> _PROBLEM TO WORK ON_: Copy out the passage in the Jeff Beck text below that begins at the words "Beck mostly kept" and stops after "just takes everything.....", swapping "angry" for "furious" wherever it occurs.

> _SUPPLIED TEXT_:
● ● ●

Scared for the Children - Jeff Beck
"If the voice don't say it
the guitar will play it"
is the opening line of the song "Pork-U-Pine" from Jeff Beck's 2003 album "Jeff".
Beck mostly kept his vocal mouth shut except for the angry and excellent 1985 album "Flash"
"he's not sure what he wants
so he just takes everything.....
....I'm not a bad man - just ambitious"
but he has been a long time critic of the damage done to society and the world by greed. It is the realisation that maybe the guitar's not enough, that "the voice has to say it" that fuels Jeff Beck's final album, "Loud Hailer".
When I was a student I railed, as students do, about just about everything in arguments with my parents and others of their generation: the police were institutionally racist and misogynistic, industry was polluting the world, the super rich were serially evading taxes, the major corporate lobbies had the politicians in both the US and the UK in their pockets and the government was polluting Cumbria by processing the world's nuclear waste at Sellafield. I was vaguely aware that I was striking an ideological pose, and only half believed these things myself. Later, my "sensible" friends would suggest that it was time to "grow up" and start "living in the real world". Of course, and amazingly, we now know that well over 90 per cent of what my teenage self was claiming has turned out to be true all along. And those same sensible people, have turned out to be champagne socialists or liptips (liberals in principal, tories in practice), who begin sentences with phrases like "it's all very well but...." and still take seven or eight international flights per year for leisure purposes.
This is the kind of realisation and anger that runs through "Loud Hailer", released in 2016. The album received a stinging review from London's Evening Standard, criticising it for being out of date in a song "Thugs Club" that names names, among which are David Cameron and George Osborne, who was to become editor of the paper within the year. "Thugs Club" also criticises the media for becoming the willing tools of the rich and powerful rather than being the traditional purveyors of unbiased news and entertainment, leaving one wondering if the Standard reviewer knew of the forthcoming appointment, or just naturally took a stance that reflected the views of the Russian paper owner, Alexander Lebedev, whose son Evgeny was subsequently given a life peerage by Boris Johnson in 2020. The review finishes with the flippant judgement:
"....and at least the instrumentals spare us Beck’s celebrity wisdom."

● ● ●

> _DATA BLOCK_:
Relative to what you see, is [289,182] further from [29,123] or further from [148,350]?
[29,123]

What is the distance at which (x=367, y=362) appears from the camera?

● ● ●

> _OUTPUT OF THE EXERCISE_:
Beck mostly kept his vocal mouth shut except for the furious and excellent 1985 album "Flash"
"he's not sure what he wants
so he just takes everything.....